| HN Mirror

Y	Hacker News new \| ask \| show \| jobs

by apohn 1656 days ago

So first things first, PySpark is not a dead, dying, or a dead-end. When Databricks and Spark die, then we'll see the end of PySpark. Adoption of Spark and Databricks is growing. I actually see Arrow errors in PySpark jobs in Databricks, so Arrow/Ursa/VoltronData is already being used in the guts of Databricks/Spark.

We actually see a lot of what you are describing at my current company. All our data is stored in a database that was once very popular, but is old now and not cloud based.

We have a couple of challenges.

1) The data engineering team typically loads data (typically 100s of millions of rows) into the database before anybody really decides how it will be used. Typically we (Data Scientists) only get access to views. The views and underlying tables are not indexed or partitioned as we need, so almost any query takes forever to run since it almost always results in a full table scan of the raw source table.

2) The database team is caught in a budgeting trap.
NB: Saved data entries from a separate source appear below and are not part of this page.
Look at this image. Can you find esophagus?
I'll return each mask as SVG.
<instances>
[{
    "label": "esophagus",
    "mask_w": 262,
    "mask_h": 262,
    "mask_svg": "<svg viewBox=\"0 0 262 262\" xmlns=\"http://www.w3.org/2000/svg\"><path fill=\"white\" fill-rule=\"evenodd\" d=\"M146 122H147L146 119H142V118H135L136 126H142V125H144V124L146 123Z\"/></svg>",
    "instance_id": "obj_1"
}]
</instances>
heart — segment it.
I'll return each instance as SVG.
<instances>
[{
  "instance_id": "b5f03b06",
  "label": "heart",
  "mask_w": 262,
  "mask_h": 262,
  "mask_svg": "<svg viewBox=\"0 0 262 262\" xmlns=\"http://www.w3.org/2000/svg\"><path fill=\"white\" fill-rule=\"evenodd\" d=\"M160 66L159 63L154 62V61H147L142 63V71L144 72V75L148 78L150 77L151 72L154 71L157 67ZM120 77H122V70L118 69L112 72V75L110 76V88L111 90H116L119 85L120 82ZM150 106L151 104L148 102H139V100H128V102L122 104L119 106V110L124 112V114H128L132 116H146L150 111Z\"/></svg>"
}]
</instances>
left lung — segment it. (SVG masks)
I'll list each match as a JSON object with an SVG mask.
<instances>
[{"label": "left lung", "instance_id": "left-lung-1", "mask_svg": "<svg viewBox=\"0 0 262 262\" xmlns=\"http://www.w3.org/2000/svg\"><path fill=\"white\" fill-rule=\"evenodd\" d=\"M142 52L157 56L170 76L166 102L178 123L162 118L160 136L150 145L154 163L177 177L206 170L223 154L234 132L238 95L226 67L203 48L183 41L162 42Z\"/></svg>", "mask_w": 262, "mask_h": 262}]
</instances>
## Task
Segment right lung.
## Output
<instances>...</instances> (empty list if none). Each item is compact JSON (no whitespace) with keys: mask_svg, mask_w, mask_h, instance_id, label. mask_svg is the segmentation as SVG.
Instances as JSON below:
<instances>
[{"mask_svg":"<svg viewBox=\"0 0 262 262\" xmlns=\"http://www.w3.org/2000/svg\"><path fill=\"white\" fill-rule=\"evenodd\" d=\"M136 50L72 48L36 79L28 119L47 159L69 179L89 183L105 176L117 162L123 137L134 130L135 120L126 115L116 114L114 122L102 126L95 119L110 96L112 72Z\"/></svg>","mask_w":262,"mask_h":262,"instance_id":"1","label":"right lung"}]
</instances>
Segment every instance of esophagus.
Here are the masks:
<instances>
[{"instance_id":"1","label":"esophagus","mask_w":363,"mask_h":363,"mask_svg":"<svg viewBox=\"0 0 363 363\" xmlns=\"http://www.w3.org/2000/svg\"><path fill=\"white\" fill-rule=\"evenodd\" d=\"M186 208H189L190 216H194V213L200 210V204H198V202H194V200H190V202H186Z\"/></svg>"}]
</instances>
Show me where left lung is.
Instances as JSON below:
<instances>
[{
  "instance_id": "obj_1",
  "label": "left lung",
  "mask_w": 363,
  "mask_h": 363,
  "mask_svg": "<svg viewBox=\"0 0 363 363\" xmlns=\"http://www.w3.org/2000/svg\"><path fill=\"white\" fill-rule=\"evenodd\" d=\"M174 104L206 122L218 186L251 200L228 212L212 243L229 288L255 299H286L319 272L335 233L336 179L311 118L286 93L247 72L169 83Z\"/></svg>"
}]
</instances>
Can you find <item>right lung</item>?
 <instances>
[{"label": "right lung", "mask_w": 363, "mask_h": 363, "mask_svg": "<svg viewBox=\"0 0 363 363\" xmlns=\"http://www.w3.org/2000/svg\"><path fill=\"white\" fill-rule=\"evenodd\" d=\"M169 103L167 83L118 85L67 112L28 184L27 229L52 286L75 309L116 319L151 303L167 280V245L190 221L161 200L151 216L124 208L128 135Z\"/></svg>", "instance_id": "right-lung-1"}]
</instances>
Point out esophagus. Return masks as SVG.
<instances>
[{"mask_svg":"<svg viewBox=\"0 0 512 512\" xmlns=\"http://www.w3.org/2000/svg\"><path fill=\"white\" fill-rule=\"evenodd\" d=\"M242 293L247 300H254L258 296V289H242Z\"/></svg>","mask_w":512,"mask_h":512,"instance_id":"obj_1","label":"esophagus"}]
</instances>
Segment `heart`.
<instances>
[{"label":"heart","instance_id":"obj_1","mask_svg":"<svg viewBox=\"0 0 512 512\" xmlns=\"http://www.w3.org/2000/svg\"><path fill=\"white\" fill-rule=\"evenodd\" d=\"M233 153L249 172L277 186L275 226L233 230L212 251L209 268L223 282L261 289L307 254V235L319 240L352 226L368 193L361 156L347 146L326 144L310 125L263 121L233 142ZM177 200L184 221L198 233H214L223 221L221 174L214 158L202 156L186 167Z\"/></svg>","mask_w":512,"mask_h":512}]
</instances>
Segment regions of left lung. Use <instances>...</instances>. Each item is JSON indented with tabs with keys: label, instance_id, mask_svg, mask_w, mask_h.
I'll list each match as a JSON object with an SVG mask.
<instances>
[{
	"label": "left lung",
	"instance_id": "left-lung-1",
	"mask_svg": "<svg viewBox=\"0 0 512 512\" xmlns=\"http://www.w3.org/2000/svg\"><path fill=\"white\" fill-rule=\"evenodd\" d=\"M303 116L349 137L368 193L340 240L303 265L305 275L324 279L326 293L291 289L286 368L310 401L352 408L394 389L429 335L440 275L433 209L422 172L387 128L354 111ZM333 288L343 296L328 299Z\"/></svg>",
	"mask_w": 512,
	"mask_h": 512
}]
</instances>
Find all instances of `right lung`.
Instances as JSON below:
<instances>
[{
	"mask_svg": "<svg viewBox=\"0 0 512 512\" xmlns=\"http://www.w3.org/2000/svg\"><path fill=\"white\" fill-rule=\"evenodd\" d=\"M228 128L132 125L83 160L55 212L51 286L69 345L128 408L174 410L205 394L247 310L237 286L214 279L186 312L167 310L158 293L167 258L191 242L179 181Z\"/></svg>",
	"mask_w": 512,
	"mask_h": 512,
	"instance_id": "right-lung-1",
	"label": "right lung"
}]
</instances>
There is a long term-migration to another cloud based database, so both people and financial resources are focused on that. The end result is that no further scaling of the current database provider is possible, which means that every complex query we make on this database creates more load, which makes every other query run slower. This database has a lot of users, tables, and queries, which means that a lot of the available people spend their time just making sure the database maintains some basic standard of performance.

3) Since any complex query (e.g. even a basic date based aggregation) increases the load on the server, user queries should only fetch and filter data. Aggregations and anything complex (e.g. a string operation) should be done downstream.

Based on these constraints, we basically have adopted the following.

1) Once the users (e.g. us) have defined a use case for the data, the Data Engineers/Data Platform team will index and partition the data properly. This typically results in a huge performance increase. Recently we had one view that went from 5+ hours for a basic query to less than 5 minutes.

2) All aggregations and data transformations are done in Databricks/PySpark.

3) Typically, after 2) if we convert the Spark Dataframe to a Pandas dataframe, data dataset is small enough to run anywhere.

One of the things to keep in mind is the people supporting it after your contract is over. I think Databricks/PySpark and Dask are fairly common and well known in the data community. Snowflake can probably help speed up the SQL queries once the data is moved into that, but I don't think it can cover some of the analytical things you can do in Spark.

Arrow/VoltronData doesn't seem like a fit for the use case you are describing unless you have bunch of developers trying to develop their own data engine with Arrow behind it.